Records of spatial questions:
- - -

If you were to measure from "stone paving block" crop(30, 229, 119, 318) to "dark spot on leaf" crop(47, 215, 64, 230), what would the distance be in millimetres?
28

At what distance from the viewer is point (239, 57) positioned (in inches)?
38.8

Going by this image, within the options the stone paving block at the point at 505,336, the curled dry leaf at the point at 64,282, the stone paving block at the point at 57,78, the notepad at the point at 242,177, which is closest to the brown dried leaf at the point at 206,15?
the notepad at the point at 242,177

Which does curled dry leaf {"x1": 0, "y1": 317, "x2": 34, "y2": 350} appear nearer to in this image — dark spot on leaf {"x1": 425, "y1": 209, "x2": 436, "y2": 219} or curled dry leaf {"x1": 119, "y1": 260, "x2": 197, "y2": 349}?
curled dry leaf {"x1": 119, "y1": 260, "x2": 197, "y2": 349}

- - -

> _Stated exercise_
Print the material above line for line, without changing anything.

> _Task solution_
If you were to measure from "stone paving block" crop(30, 229, 119, 318) to "dark spot on leaf" crop(47, 215, 64, 230), what would the distance be in millimetres?
28

At what distance from the viewer is point (239, 57) positioned (in inches)?
38.8

Going by this image, within the options the stone paving block at the point at 505,336, the curled dry leaf at the point at 64,282, the stone paving block at the point at 57,78, the notepad at the point at 242,177, which is closest to the brown dried leaf at the point at 206,15?
the notepad at the point at 242,177

Which does curled dry leaf {"x1": 0, "y1": 317, "x2": 34, "y2": 350} appear nearer to in this image — dark spot on leaf {"x1": 425, "y1": 209, "x2": 436, "y2": 219} or curled dry leaf {"x1": 119, "y1": 260, "x2": 197, "y2": 349}?
curled dry leaf {"x1": 119, "y1": 260, "x2": 197, "y2": 349}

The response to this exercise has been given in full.